Bidinger, like other professors who spoke to the Globe, said she has modified assignments. Even then, she said, students sometimes have requested alternative projects when assignments seemed too daunting. Only three students in her class of 20 completed an assigned oral presentation last year, she said.
Bidinger, who has taught at Worcester State for 16 years, said she has seen an increase in students taking time off or dropping out over the past few years.
And, she said, “I’ve never had so many students just stop showing up to class, just totally ghosting me.”
Despite this, she said it was hard to blame the students for their struggles in college classes after experiencing most of high school during the pandemic.
“It’s not that they’re weaker, and it’s not that they’re lazy,” Bidinger said. “It’s going to sound dramatic, but there’s a cohort coming back from a war in the sense. We have to understand that they have been through it.”
Worcester state has a 73 percent rate of return among first-year students, according to the Massachusetts Department of Higher Education.
Thomas Kelley, Worcester State’s retention director, said the university is using strategies like those at Bridgewater State and Framingham State to retain students.
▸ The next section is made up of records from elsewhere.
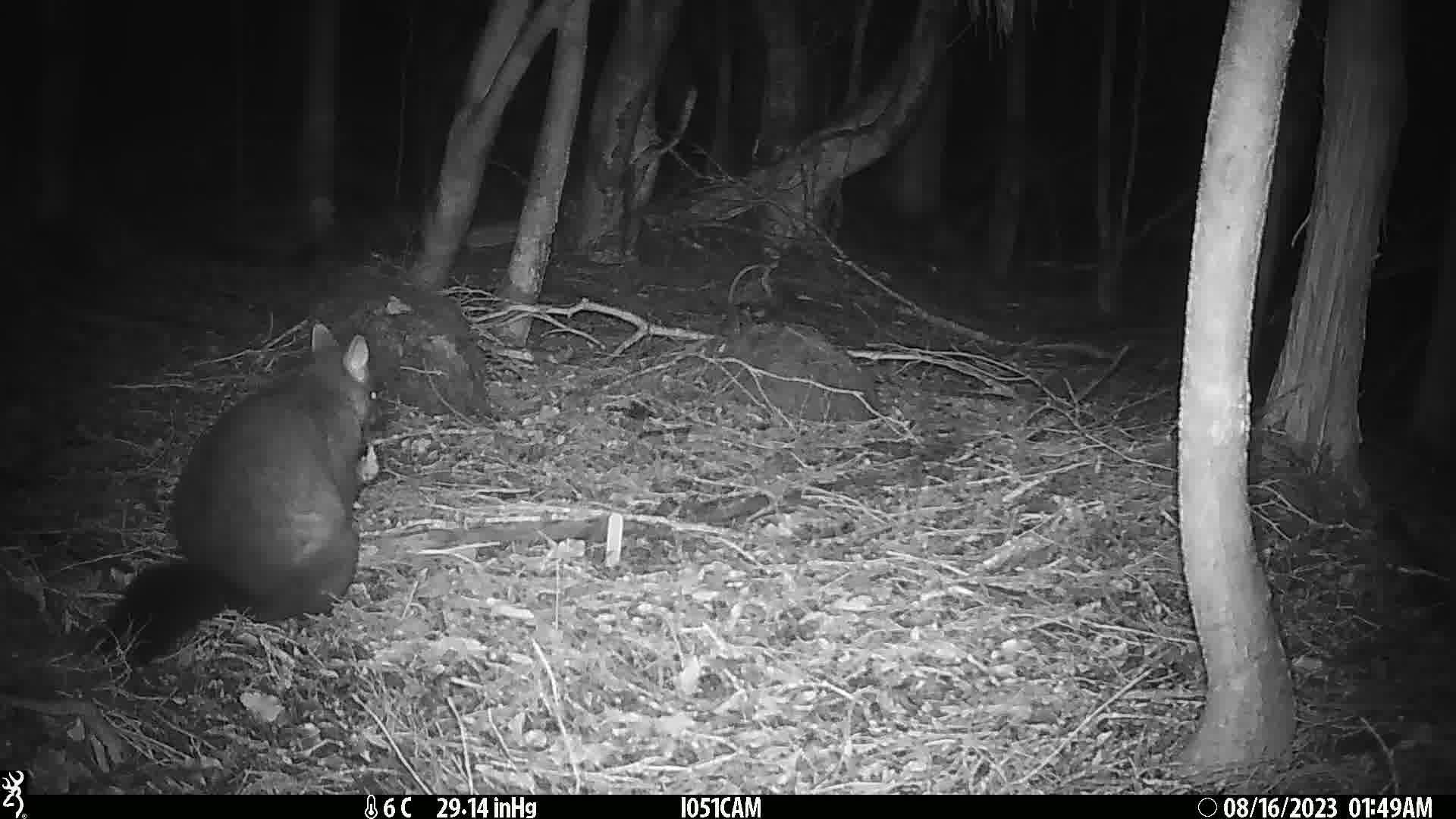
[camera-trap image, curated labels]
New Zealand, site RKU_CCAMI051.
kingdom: Animalia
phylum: Chordata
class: Mammalia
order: Diprotodontia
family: Phalangeridae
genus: Trichosurus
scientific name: Trichosurus vulpecula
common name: common brushtail possum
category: possum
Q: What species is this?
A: Possum (common brushtail possum) (Trichosurus vulpecula).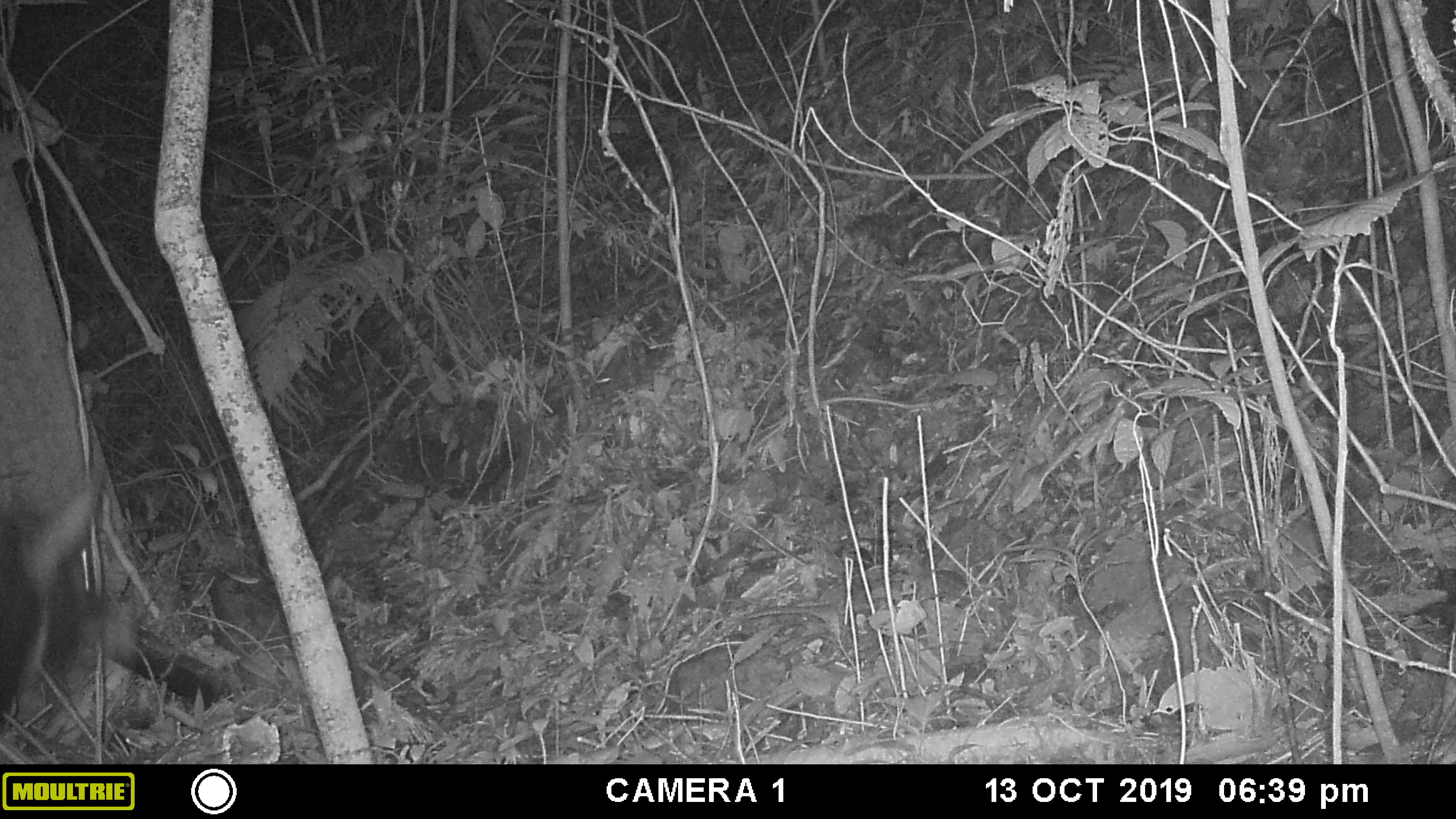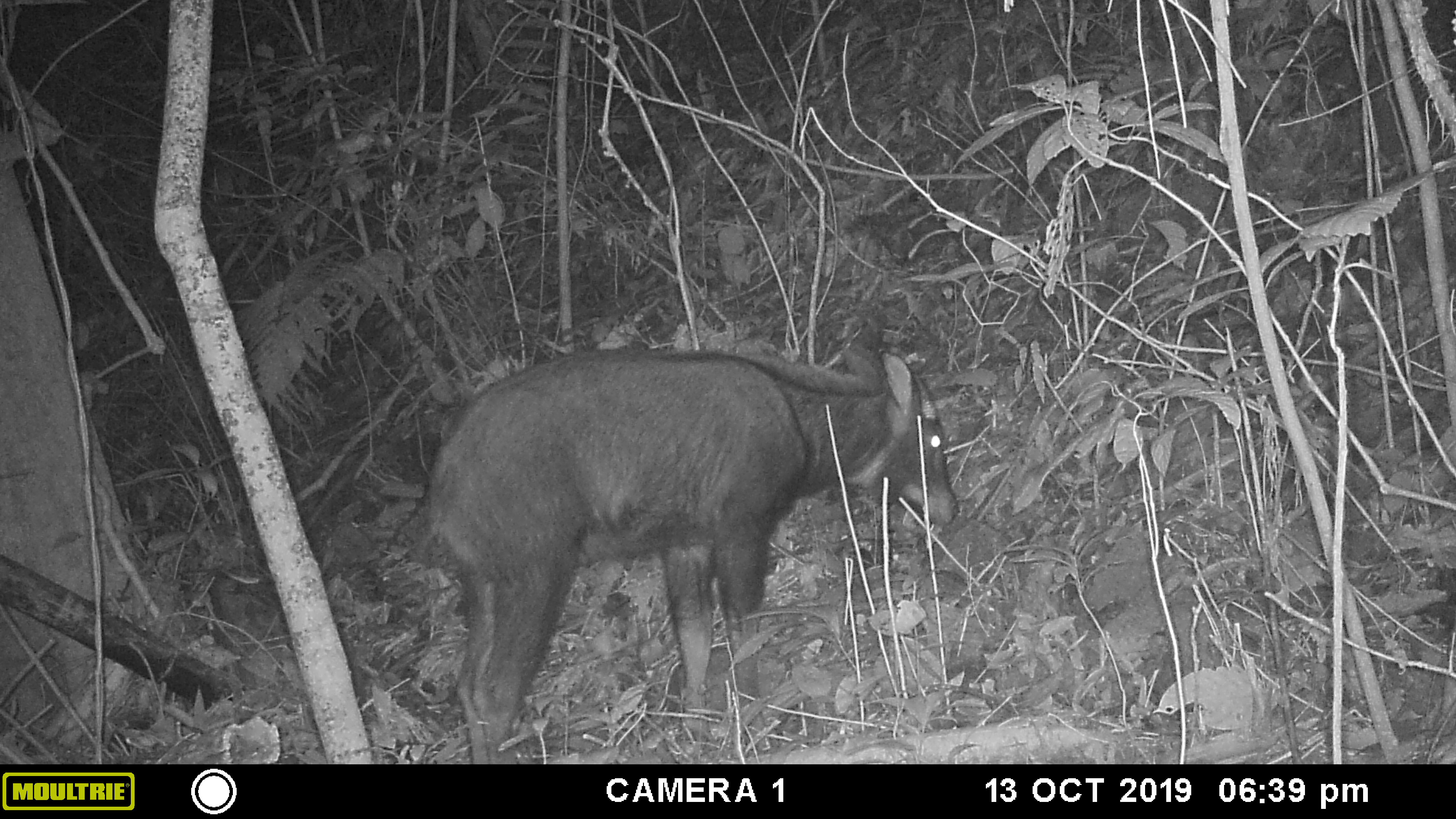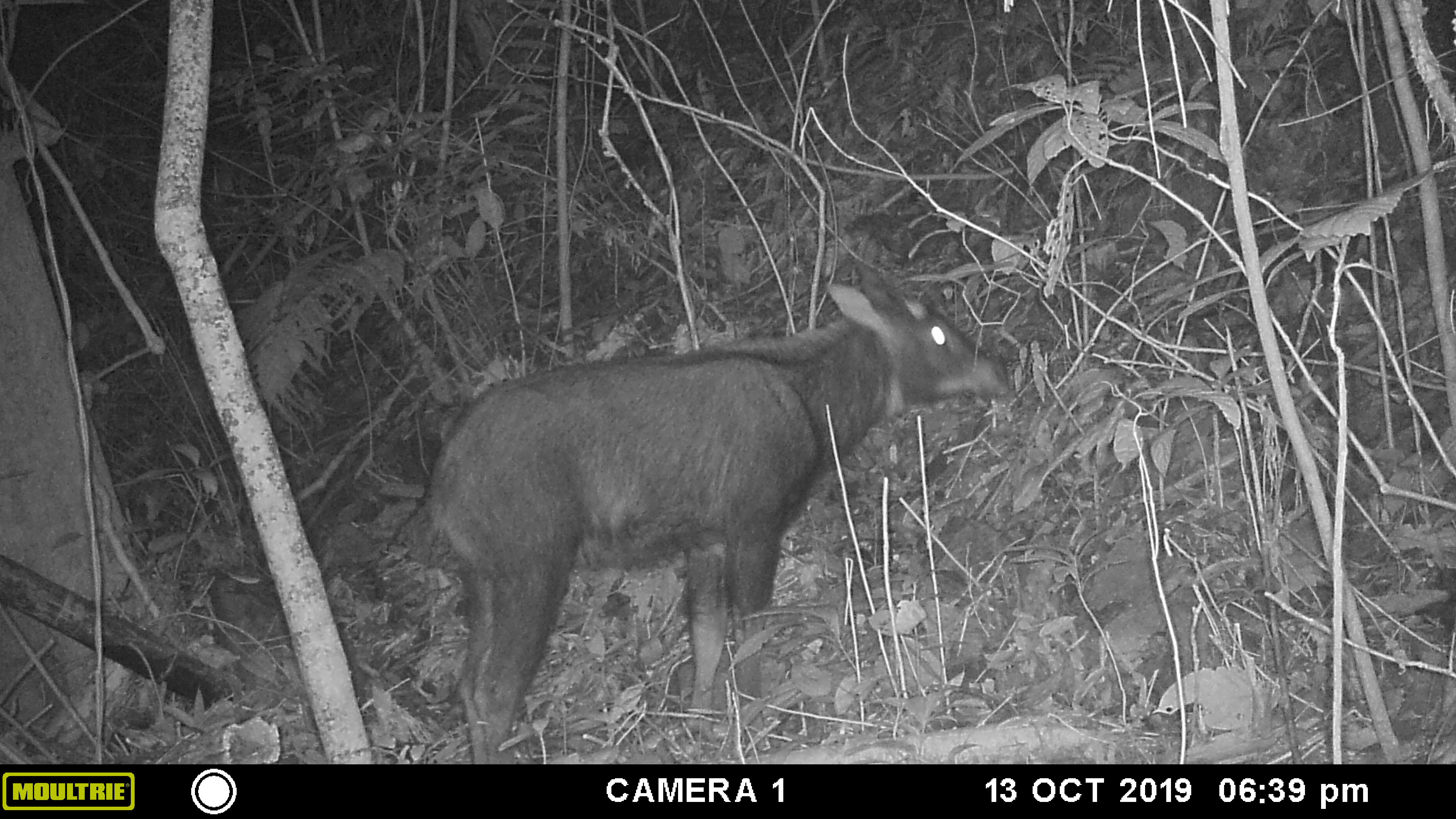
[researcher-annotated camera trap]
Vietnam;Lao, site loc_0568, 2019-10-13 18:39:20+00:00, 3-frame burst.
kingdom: Animalia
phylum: Chordata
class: Mammalia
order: Artiodactyla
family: Bovidae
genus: Capricornis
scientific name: Capricornis sumatraensis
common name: chinese serow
Chinese serow (Capricornis sumatraensis). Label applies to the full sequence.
School officials text, e-mail, and call those who seem to have fallen behind, and send surveys about the circumstances of the departure to those who opt to take a leave of absence or drop out.
“We’ve had a lot of great systems at our institution, things that identify at-risk students during the semester,” he said. “We do a great job being intentional, asking the students the right question.”
And Ryan Forsythe, vice president of enrollment management at the university, said he has seen a different situation at Worcester State than some other state schools.
Worcester State, “like other regional public universities, saw a decrease in the number of students attending college in the fall of 2020.” But despite that, he said, Worcester State has “rebounded since COVID-19.”
Morrison, the history professor at Salem State, said he has been working on being more understanding of his students and what they go through.
“Our population is not privileged,” he said. “Our population are working-class, lower-middle-class students who, for the most part, work a lot.”